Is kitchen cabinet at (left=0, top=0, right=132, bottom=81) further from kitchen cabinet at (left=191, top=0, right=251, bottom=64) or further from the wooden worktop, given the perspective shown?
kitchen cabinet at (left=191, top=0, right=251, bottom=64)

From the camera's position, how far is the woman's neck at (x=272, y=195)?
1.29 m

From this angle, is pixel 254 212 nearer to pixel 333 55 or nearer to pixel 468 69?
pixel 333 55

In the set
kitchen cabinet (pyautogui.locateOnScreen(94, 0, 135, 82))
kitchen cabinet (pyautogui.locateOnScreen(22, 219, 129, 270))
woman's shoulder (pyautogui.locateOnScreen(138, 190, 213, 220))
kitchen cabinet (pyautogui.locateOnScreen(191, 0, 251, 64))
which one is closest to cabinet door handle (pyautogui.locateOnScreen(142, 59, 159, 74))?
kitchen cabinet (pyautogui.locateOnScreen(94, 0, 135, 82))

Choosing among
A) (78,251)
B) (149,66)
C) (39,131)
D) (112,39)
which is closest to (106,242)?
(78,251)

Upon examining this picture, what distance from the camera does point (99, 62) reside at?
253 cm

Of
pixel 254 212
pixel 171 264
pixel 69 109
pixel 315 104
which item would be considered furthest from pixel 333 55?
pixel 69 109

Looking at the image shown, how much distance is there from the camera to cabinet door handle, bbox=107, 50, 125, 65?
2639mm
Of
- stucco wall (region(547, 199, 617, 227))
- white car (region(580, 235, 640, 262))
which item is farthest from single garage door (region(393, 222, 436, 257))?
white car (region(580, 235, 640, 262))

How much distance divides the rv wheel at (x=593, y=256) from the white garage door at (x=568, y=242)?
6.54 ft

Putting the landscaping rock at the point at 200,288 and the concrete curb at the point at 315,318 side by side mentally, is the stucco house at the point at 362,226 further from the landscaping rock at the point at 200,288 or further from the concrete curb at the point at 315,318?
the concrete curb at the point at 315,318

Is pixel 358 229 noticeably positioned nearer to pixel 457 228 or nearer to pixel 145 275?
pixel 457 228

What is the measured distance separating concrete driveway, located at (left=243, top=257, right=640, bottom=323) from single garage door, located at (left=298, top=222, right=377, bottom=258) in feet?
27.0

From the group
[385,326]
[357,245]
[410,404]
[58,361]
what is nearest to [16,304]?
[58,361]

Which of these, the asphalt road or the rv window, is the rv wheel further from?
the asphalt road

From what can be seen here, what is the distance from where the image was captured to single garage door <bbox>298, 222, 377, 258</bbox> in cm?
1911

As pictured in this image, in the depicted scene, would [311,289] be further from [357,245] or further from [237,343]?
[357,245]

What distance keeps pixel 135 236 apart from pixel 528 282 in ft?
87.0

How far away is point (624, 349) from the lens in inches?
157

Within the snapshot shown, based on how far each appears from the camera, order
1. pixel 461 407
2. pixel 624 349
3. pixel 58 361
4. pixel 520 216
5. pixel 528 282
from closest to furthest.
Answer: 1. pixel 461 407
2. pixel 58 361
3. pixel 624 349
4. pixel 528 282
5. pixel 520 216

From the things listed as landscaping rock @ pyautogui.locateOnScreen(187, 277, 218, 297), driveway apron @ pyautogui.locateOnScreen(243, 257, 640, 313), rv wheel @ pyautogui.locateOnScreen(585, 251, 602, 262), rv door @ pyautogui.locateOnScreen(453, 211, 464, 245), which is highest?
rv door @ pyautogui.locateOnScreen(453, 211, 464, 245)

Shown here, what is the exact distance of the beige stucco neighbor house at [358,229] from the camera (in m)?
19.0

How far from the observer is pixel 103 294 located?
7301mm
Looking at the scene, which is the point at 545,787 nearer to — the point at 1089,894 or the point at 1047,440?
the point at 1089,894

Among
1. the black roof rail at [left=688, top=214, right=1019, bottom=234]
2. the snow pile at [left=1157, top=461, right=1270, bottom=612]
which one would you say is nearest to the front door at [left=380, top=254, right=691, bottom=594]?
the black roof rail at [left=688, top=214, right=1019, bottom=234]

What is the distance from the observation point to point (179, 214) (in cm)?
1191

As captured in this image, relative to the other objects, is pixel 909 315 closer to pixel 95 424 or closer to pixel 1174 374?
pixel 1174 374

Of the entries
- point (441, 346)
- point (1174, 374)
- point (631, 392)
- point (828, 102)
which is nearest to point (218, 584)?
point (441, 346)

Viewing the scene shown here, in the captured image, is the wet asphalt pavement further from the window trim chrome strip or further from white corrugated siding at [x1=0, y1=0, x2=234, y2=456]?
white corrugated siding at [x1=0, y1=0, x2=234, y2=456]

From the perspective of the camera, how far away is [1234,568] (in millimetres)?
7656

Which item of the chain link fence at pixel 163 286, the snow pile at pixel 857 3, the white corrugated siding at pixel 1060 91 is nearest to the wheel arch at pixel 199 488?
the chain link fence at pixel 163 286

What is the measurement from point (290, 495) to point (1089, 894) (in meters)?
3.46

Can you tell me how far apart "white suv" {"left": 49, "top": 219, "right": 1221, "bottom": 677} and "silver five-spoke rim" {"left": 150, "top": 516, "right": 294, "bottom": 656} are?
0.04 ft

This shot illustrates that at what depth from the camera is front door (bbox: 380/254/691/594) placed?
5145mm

Your instructions. Set out every line of the material above as a numbered list, dropping the blank lines.

Written answer.
1. Is kitchen cabinet at (left=0, top=0, right=132, bottom=81) further from kitchen cabinet at (left=191, top=0, right=251, bottom=64) or further from the wooden worktop, given the perspective shown?
2. kitchen cabinet at (left=191, top=0, right=251, bottom=64)
3. From the camera's position, how far is the woman's neck at (x=272, y=195)?
4. 1.29 m
5. From this angle, is pixel 254 212 nearer to pixel 333 55 or nearer to pixel 468 69?
6. pixel 333 55
7. In the set
8. kitchen cabinet (pyautogui.locateOnScreen(94, 0, 135, 82))
9. kitchen cabinet (pyautogui.locateOnScreen(22, 219, 129, 270))
10. woman's shoulder (pyautogui.locateOnScreen(138, 190, 213, 220))
11. kitchen cabinet (pyautogui.locateOnScreen(191, 0, 251, 64))
12. which one is closest to cabinet door handle (pyautogui.locateOnScreen(142, 59, 159, 74))?
13. kitchen cabinet (pyautogui.locateOnScreen(94, 0, 135, 82))
14. Choosing among
15. A) (78,251)
16. B) (149,66)
17. C) (39,131)
18. D) (112,39)
19. which is closest to (106,242)?
20. (78,251)
21. Upon examining this picture, what distance from the camera does point (99, 62) reside at?
22. 253 cm
23. Of
24. pixel 254 212
25. pixel 171 264
26. pixel 69 109
27. pixel 315 104
28. which item would be considered furthest from pixel 333 55?
29. pixel 69 109
30. Looking at the image shown, how much distance is there from the camera to cabinet door handle, bbox=107, 50, 125, 65?
31. 2639mm
32. Of
33. - stucco wall (region(547, 199, 617, 227))
34. - white car (region(580, 235, 640, 262))
35. which item is farthest from single garage door (region(393, 222, 436, 257))?
36. white car (region(580, 235, 640, 262))
37. How much distance divides the rv wheel at (x=593, y=256) from the white garage door at (x=568, y=242)?
38. 6.54 ft
39. Putting the landscaping rock at the point at 200,288 and the concrete curb at the point at 315,318 side by side mentally, is the stucco house at the point at 362,226 further from the landscaping rock at the point at 200,288 or further from the concrete curb at the point at 315,318?
40. the concrete curb at the point at 315,318
41. Is pixel 358 229 noticeably positioned nearer to pixel 457 228 or nearer to pixel 145 275?
42. pixel 457 228
43. What is the measured distance separating concrete driveway, located at (left=243, top=257, right=640, bottom=323) from single garage door, located at (left=298, top=222, right=377, bottom=258) in feet?
44. 27.0
45. From the group
46. [385,326]
47. [357,245]
48. [410,404]
49. [58,361]
50. what is nearest to [16,304]?
51. [58,361]
52. Which of these, the asphalt road or the rv window, is the rv wheel further from?
53. the asphalt road
54. From what can be seen here, what is the distance from where the image was captured to single garage door <bbox>298, 222, 377, 258</bbox> in cm?
55. 1911
56. As pictured in this image, in the depicted scene, would [311,289] be further from [357,245] or further from [237,343]?
57. [357,245]
58. What distance keeps pixel 135 236 apart from pixel 528 282 in ft?
59. 87.0
60. How far away is point (624, 349) from the lens in inches?
61. 157
62. Within the snapshot shown, based on how far each appears from the camera, order
63. 1. pixel 461 407
64. 2. pixel 624 349
65. 3. pixel 58 361
66. 4. pixel 520 216
67. 5. pixel 528 282
68. from closest to furthest.
69. Answer: 1. pixel 461 407
70. 2. pixel 58 361
71. 3. pixel 624 349
72. 4. pixel 528 282
73. 5. pixel 520 216
74. From the things listed as landscaping rock @ pyautogui.locateOnScreen(187, 277, 218, 297), driveway apron @ pyautogui.locateOnScreen(243, 257, 640, 313), rv wheel @ pyautogui.locateOnScreen(585, 251, 602, 262), rv door @ pyautogui.locateOnScreen(453, 211, 464, 245), which is highest?
75. rv door @ pyautogui.locateOnScreen(453, 211, 464, 245)
76. Shown here, what is the exact distance of the beige stucco neighbor house at [358,229] from the camera (in m)?
77. 19.0
78. How far from the observer is pixel 103 294 located?
79. 7301mm
80. Looking at the scene, which is the point at 545,787 nearer to — the point at 1089,894 or the point at 1047,440?
81. the point at 1089,894
82. Among
83. 1. the black roof rail at [left=688, top=214, right=1019, bottom=234]
84. 2. the snow pile at [left=1157, top=461, right=1270, bottom=612]
85. which one would you say is nearest to the front door at [left=380, top=254, right=691, bottom=594]?
86. the black roof rail at [left=688, top=214, right=1019, bottom=234]
87. What is the distance from the observation point to point (179, 214) (in cm)?
88. 1191
89. As captured in this image, relative to the other objects, is pixel 909 315 closer to pixel 95 424 or closer to pixel 1174 374?
90. pixel 1174 374
91. Of the entries
92. - point (441, 346)
93. - point (1174, 374)
94. - point (631, 392)
95. - point (828, 102)
96. which is nearest to point (218, 584)?
97. point (441, 346)
98. Viewing the scene shown here, in the captured image, is the wet asphalt pavement further from the window trim chrome strip or further from white corrugated siding at [x1=0, y1=0, x2=234, y2=456]?
99. white corrugated siding at [x1=0, y1=0, x2=234, y2=456]
100. From the perspective of the camera, how far away is [1234,568] (in millimetres)?
101. 7656
102. Which item of the chain link fence at pixel 163 286, the snow pile at pixel 857 3, the white corrugated siding at pixel 1060 91 is nearest to the wheel arch at pixel 199 488?
103. the chain link fence at pixel 163 286
104. What is the measurement from point (290, 495) to point (1089, 894) (in meters)?
105. 3.46
106. Can you tell me how far apart "white suv" {"left": 49, "top": 219, "right": 1221, "bottom": 677} and "silver five-spoke rim" {"left": 150, "top": 516, "right": 294, "bottom": 656} are?
107. 0.04 ft
108. This shot illustrates that at what depth from the camera is front door (bbox: 380/254/691/594) placed?
109. 5145mm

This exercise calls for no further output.